Prix d’architecture (9/10)Vivre avec les éléments dans une tour en verre
Œuvre du bureau de renom Lacaton & Vassal, la tour Opale, avec ses 20 étages à Chêne-Bourg, préfigure une architecture genevoise qui assume la verticalité.

On le sait, les projets de tours d’habitation, osant s’affirmer dans la ville, font couler beaucoup d’encre à Genève. Là, il ne s’agit pas d’un gratte-ciel, mais tout de même. Avec ses 20 étages et 60 mètres de haut, la tour Opale, partie prenante du nouveau quartier en train de se dessiner à Chêne-Bourg, est d’ores et déjà un bâtiment repère. Car il pose les jalons d’une tendance: ces prochaines années, sur un territoire étroit où le mètre carré vaut de l’or, où l’on cherche à densifier les zones urbaines, Genève verra sans doute son architecture se verticaliser.

———

TÂCHE A:
Pouvez-vous recopier à l'identique le passage de l'article sur la tour Opale qui va de « Prix d’architecture (9/10)Vivre » jusqu'à « assume la verticalité. » ?
TÂCHE B:
Répondez à ces questions sur l'article consacré à la tour Opale :
(i) Quel bureau a conçu la tour ?
(ii) Combien de mètres de haut mesure-t-elle ?
(iii) Dans quelle commune se trouve-t-elle ?
TÂCHE C:
Pouvez-vous poursuivre l'article sur la tour Opale à partir de sa dernière phrase ?

———

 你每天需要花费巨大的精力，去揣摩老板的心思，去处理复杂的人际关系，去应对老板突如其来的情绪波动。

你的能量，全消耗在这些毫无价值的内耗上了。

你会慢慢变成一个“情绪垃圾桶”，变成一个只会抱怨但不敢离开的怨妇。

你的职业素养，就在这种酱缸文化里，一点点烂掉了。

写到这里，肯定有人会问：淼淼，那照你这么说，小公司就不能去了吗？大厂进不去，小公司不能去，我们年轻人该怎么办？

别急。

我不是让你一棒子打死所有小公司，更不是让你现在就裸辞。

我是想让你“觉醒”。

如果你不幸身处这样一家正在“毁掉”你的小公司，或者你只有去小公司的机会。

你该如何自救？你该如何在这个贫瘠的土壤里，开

———

RÉPONSE A:
Prix d’architecture (9/10)Vivre avec les éléments dans une tour en verre
Œuvre du bureau de renom Lacaton & Vassal, la tour Opale, avec ses 20 étages à Chêne-Bourg, préfigure une architecture genevoise qui assume la verticalité.

RÉPONSE B:
(i) Lacaton & Vassal
(ii) 60 mètres
(iii) Chêne-Bourg

RÉPONSE C:
Mal nécessaire ou opportunité? La tour Opale démontre en tout cas que le territoire genevois a les moyens d’accueillir des concepts d’habitation dotés d’une signature forte. Les Français Anne Lacaton et Jean-Philippe Vassal, architectes de renom, primés cette année par la plus haute distinction en architecture – le prix Pritzker –, avaient remporté le concours international lancé pour le projet de Chêne-Bourg. «L’ambition était de densifier le tissus urbain existant tout en réalisant un édifice marquant de son empreinte le nouveau quartier qui est en train d’émerger à Chêne-Bourg autour de la gare du Léman Express et de la Voie verte. Une sorte de ville nouvelle qui facilite l’accès au réseau de mobilité douce, aux services et aux commerces», explique Alexandre Boireau, qui a dirigé le projet chez CFF Immobilier, le maître d’ouvrage.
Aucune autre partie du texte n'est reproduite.